No por ello hay que engañarnos sobre ésto, si algo muestran los estudios éticos es que
pese a la razón y la justicia, la ignorancia y la perversidad acechan y calumnian
nuestros días, contradicen nuestros ideales y desvían nuestros corazones, nuestros
sangrientos, convulsivos y jadeantes corazones, que nunca descansan de bailar, nunca
cesan el compás, aún en las armonías más discordantes, aún en las melodías más
melancólicas y tristes ¡Hasta Aquiles lloraba a su madre!
Uno bien puede amar al hombre por ser hombre, por ver en los corazones dispersos
un mismo latido, pero tampoco por ello deja de amar distintivamente a la madre que
lo parió ni al padre que le vió nacer, ni al perro dulce compañero, ni al amigo de la
virtud se deja de buscar, ni de preferir.
La condición moral exige eso todo el tiempo: elige, elige, o por lo menos cree que
eliges, diferencia, juzga lo preferible, desprecia lo indeseable, prefiere el bien doloroso
al mal lisonjero, encarnamos la dolorosa discordancia entre la naturaleza y la
consciencia, eso que ni qué. ¿Pero elegir una doctrina a la qué asirme? En el fondo la
pregunta encierra más bien otra: ¿en qué ethos habito? ¿en la cruz del pecado pero
también del amor? ¿en la montaña del egoísmo? ¿o en la cueva del deseo?

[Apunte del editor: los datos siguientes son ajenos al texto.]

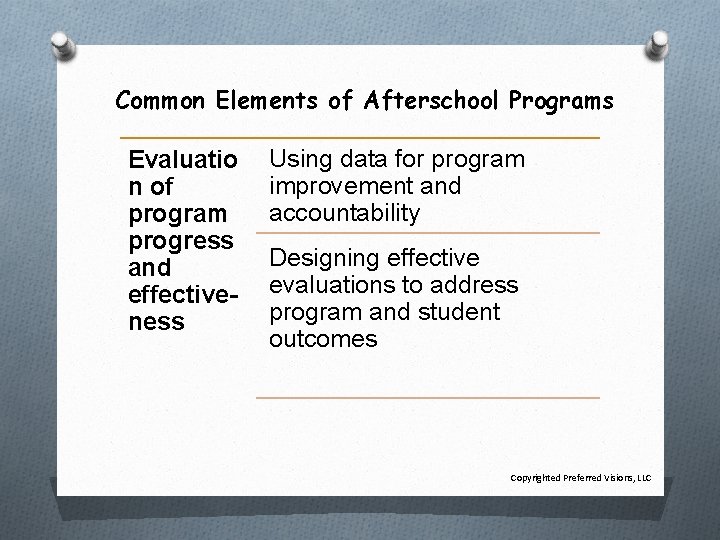 Common Elements of Afterschool Programs

| Evaluation of program progress and effectiveness | Using data for program improvement and accountability |
|---|---|
| | Designing effective evaluations to address program and student outcomes |

Copyrighted Preferred Visions, LLC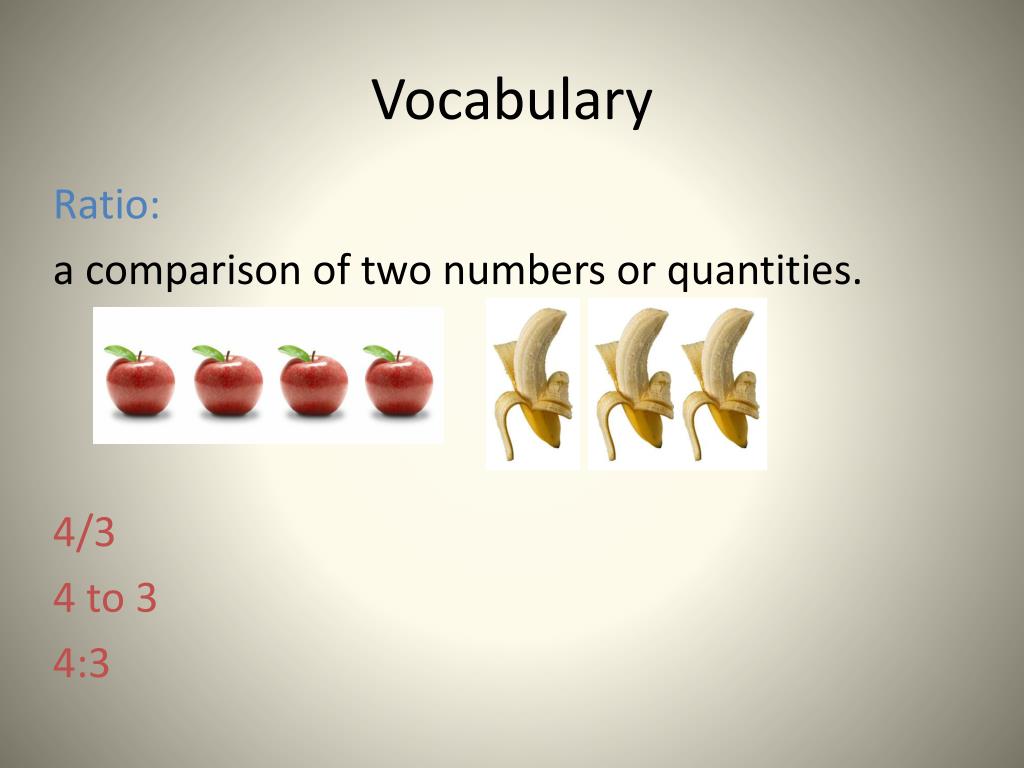 Vocabulary

Ratio:

a comparison of two numbers or quantities.

4/3

4 to 3

4:3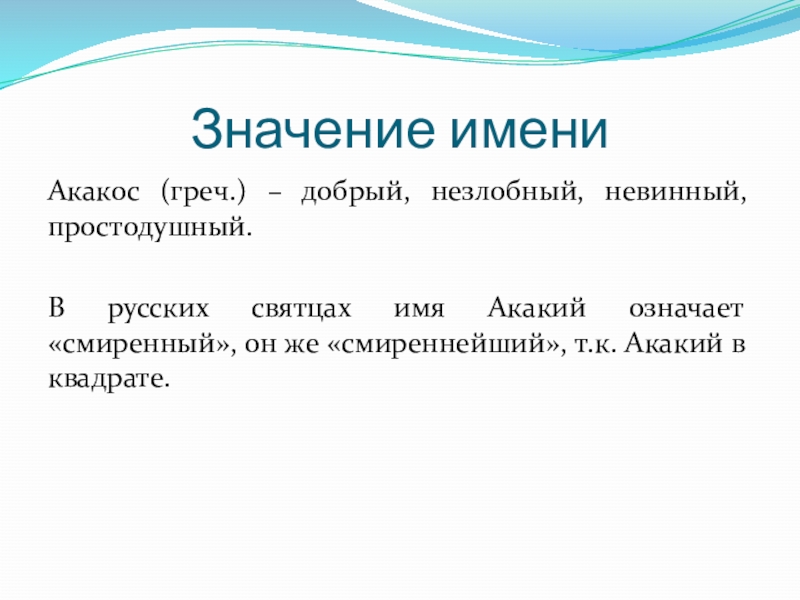 Значение имени

Акакос (греч.) – добрый, незлобный, невинный, простодушный.

В русских святцах имя Акакий означает «смиренный», он же «смиреннейший», т.к. Акакий в квадрате.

He visto esos tres lugares, he visto esas pisadas y yo mismo las volví a marcar y
ninguna tiene suficiente cabida para mí, a ninguna le llamo hogar, sin embargo en
todas he dormido, en todas he habitado ¿en verdad alguien podría tener la última
palabra en éstos asuntos? Sólo el Dios pero no un hombre, y a pesar de ello queremos
tenerla. Creo en el amor, creo en el poder, creo en la paz, creo en la violencia, lamento
mi contrariedad pero aún con ella me paro lo más firme que puedo frente al mundo,
frente al fado y sí, es doloroso, quizá luego mi herida se haga una imborrable cicatriz:
duele nacer, también duele vivir, pero lo volvería a hacer.